==== Entries supplied

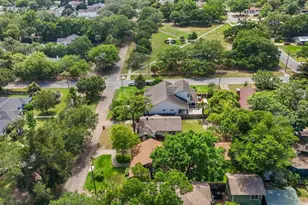 1606 E Lakeview Ave, Pensacola, FL 32503 - Photo 40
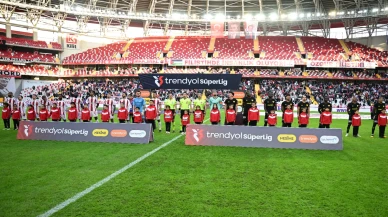 Erol Bulut’tan çarpıcı sözler: Benim istifamla bir şey değişmez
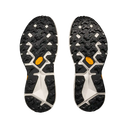 Hoka U Speedgoat 2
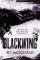 Blackwing (Raven´s Mark 1)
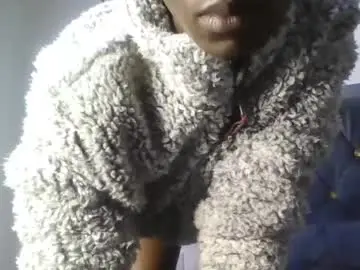 Chaturbate Free Live Porn of daddyslove_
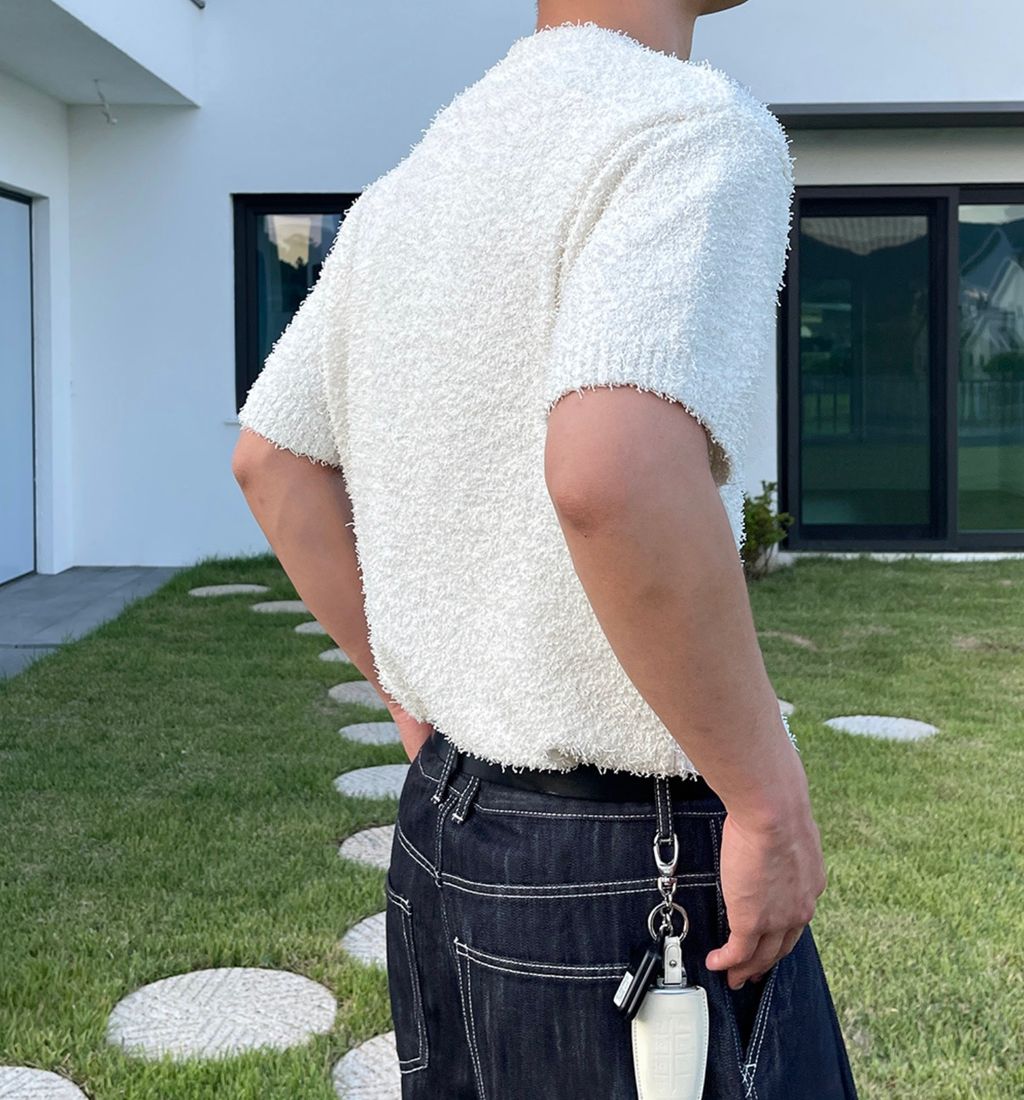 螢幕快照 2023-06-29 下午5.00.55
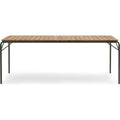Thumbnail photo of Vig Table, Large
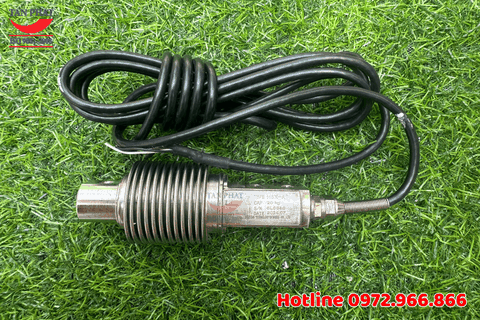 Loadcell Keli HSX 20kg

========

Set out the text of the listing above as a numbered list, with no blank lines. Leave the pictures out of your answer.

> _Response_:
1.  1606 E Lakeview Ave, Pensacola, FL 32503 - Photo 40
2.  Erol Bulut’tan çarpıcı sözler: Benim istifamla bir şey değişmez
3.  Hoka U Speedgoat 2
4.  Blackwing (Raven´s Mark 1)
5.  Chaturbate Free Live Porn of daddyslove_
6.  螢幕快照 2023-06-29 下午5.00.55
7. Thumbnail photo of Vig Table, Large
8.  Loadcell Keli HSX 20kg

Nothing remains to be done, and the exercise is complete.